> _QUOTED TEXT_
#####
The Kurdish factor came to the forefront of the Syrian revolution at the end of July 2012. Indeed, the Kurds were active in the revolution and its developments but the July events put their destiny and that of Kurds in the Middle East as a whole at extreme risk in terms of their relationship with the future of Syria as well as the regional conflict caused by the complexities of the revolution.
Since the Syrian regime lost control over a number of cities and towns during the past year and a half, reports maintained that Kurdish groups linked to the Kurdistan Workers' Party (PKK) – which has fought a painful guerrilla war against Turkey since the mid-eighties – have been supporting regime forces and security units, particularly in Aleppo and its countryside where Kurds live in small numbers and are scattered. However, the second half of July saw a significant and rapid decline of Damascus's grip on a large number of international border posts with Iraq and Turkey and vast urban and rural areas in the northwest and northeast as well as Deir Ezzor in the east. What is noteworthy is that regime forces, which have avoided using violence to confront demonstrations in Kurdish cities in the north-eastern province of Hasaka since the beginning of the revolution, withdrew from a number of its cities and towns without a fight and handed them over to organised Kurdish groups.
This is a reading of the background of the Kurdish issue in Syria and the complications entailed.
Syrian Kurds and their Political Forces
There are no definite figures for the Kurdish population in Syria. It is believed that they account for a tenth of the Syrian population, or slightly over two million people – the majority of whom live in Hasaka and adhere to Sunni Islam. Nonetheless, there are Kurds in Damascus (whose roots go back to the Ottoman period) and Aleppo. Kurdish parties say that the Kurds constitute a majority of the residents of Hasaka but official and unofficial sources have always maintained that the high percentage of the Kurdish population in the cities of Hasaka does not necessarily mean that they are the majority in any of its main cities including Qamishli (whose name itself is Kurdish).
#####
[Contour annotation records]
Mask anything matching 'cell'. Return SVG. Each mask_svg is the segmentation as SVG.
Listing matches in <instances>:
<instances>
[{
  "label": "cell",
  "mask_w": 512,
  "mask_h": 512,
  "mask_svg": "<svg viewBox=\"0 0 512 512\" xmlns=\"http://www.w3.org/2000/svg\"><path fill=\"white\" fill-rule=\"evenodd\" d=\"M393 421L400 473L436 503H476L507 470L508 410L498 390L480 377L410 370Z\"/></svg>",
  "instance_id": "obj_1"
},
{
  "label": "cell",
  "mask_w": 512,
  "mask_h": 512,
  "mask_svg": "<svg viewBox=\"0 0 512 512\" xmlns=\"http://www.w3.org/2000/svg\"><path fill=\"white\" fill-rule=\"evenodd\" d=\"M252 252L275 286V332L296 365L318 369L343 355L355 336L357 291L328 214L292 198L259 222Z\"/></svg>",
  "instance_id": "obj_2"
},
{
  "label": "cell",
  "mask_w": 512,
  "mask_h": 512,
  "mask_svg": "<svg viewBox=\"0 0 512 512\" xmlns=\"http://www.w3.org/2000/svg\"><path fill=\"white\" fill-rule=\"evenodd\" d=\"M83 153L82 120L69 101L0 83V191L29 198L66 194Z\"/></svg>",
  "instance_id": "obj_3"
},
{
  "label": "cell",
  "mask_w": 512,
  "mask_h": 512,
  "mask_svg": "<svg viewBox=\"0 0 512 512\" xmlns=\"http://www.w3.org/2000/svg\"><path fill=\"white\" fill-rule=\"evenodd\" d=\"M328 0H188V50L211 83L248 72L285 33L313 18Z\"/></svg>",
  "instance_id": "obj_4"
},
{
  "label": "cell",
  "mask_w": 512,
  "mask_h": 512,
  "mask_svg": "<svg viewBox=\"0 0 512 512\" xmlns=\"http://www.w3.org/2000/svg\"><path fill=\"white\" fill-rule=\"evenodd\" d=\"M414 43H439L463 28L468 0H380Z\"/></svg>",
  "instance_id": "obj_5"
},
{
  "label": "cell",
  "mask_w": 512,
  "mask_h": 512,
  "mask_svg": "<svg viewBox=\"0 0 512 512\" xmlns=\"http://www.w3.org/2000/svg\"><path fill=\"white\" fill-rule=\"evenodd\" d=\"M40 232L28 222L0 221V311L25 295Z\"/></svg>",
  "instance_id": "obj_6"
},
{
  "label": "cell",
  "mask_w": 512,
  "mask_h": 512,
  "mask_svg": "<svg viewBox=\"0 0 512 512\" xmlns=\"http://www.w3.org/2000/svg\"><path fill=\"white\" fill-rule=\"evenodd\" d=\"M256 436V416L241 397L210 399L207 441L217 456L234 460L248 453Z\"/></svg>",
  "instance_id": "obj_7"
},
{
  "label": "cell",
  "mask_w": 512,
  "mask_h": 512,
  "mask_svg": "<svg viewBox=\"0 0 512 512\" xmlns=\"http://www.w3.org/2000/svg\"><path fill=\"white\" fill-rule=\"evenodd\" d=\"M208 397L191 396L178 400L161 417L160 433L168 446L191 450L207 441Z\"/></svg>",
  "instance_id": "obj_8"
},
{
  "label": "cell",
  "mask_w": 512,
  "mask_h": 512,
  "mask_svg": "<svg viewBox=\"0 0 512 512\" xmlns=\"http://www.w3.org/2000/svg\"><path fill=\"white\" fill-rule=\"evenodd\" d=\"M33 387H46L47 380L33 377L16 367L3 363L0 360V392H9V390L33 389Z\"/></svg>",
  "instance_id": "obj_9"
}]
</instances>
#####
> _REQUIRED WORK_
a. From the Syrian Kurds passage, copy the text word for word, starting with "The Kurdish factor" and going on through "of the revolution.".
b. According to the Syrian Kurds passage, what share of Syria's population are Kurds believed to make up?
c. Pick up the Syrian Kurds passage after its final sentence and continue it.

> _EXERCISE RESULTS_
a.
The Kurdish factor came to the forefront of the Syrian revolution at the end of July 2012. Indeed, the Kurds were active in the revolution and its developments but the July events put their destiny and that of Kurds in the Middle East as a whole at extreme risk in terms of their relationship with the future of Syria as well as the regional conflict caused by the complexities of the revolution.

b. About a tenth, or slightly over two million people.

c.
While the Kurds of Damascus and Aleppo are the most integrated, several hundreds of thousands of Kurds from Hasaka are suffering from having been denied citizenship by the state. The problem of the right to citizenship stems from the Baath party's rise to power in 1963, and what the state sees as the ambiguity of some Kurds' origins – i.e. whether they took refuge in Syria from Iraq and Turkey during periods of national conflict in the Kurdish areas of the two countries or are indigenous Syrians. Whatever the case may be, the fact that the state has denied them their rights for fifty years is an indication that the regime has ignored the rights of all Kurds. Recently, in an attempt to blackmail the Kurds and weaken their participation in the popular protest movement, the regime issued a decision granting nearly 200,000 Kurds Syrian nationality.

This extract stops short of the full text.